[PATCH 12/14] KVM: arm64: Restrict host updates to GITS_CBASER
From: Sebastian Ene
Date: Tue Mar 10 2026 - 10:41:47 EST
Prevent the host from updating the ITS command queue base address
(GITS_CBASER) while the ITS is enabled or not in a quiescent state.

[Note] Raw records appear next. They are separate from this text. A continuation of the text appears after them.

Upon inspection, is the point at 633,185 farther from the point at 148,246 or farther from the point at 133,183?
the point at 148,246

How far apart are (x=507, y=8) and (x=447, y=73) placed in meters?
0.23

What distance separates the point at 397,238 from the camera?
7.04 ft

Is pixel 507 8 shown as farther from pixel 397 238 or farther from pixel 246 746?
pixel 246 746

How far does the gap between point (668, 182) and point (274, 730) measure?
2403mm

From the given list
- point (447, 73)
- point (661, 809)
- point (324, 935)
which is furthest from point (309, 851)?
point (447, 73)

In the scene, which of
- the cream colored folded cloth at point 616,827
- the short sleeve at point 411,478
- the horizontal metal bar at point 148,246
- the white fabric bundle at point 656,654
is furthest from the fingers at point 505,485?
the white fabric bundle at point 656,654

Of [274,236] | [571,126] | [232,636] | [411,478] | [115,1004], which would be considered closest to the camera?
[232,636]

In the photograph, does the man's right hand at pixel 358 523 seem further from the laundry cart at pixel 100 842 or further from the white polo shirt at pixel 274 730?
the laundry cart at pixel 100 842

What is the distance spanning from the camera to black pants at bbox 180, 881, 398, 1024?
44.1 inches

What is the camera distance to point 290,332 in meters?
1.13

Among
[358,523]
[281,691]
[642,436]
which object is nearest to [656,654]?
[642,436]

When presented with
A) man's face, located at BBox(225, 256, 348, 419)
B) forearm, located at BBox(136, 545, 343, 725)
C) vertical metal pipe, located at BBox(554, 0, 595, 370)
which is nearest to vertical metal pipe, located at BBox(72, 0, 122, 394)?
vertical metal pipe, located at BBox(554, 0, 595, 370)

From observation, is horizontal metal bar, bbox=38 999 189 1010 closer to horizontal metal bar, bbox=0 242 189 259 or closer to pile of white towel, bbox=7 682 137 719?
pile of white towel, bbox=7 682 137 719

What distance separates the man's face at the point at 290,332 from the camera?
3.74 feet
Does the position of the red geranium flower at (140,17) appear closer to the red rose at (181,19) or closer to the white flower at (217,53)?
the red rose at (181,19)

This enforcement prevents unpredictable hardware behavior and ensures
the host cannot update the hardware with a new queue address behind the
hypervisor's back, which would bypass the command queue shadowing
mechanism.
Signed-off-by: Sebastian Ene <sebastianene@xxxxxxxxxx>
---
arch/arm64/kvm/hyp/nvhe/its_emulate.c | 25 +++++++++++++++++++++++++
1 file changed, 25 insertions(+)
diff --git a/arch/arm64/kvm/hyp/nvhe/its_emulate.c b/arch/arm64/kvm/hyp/nvhe/its_emulate.c
index 539d2ee3b58e..9715f15cd432 100644
--- a/arch/arm64/kvm/hyp/nvhe/its_emulate.c
+++ b/arch/arm64/kvm/hyp/nvhe/its_emulate.c
@@ -291,6 +291,30 @@ static void ctlr_write(struct its_priv_state *its, u64 offset, u64 value)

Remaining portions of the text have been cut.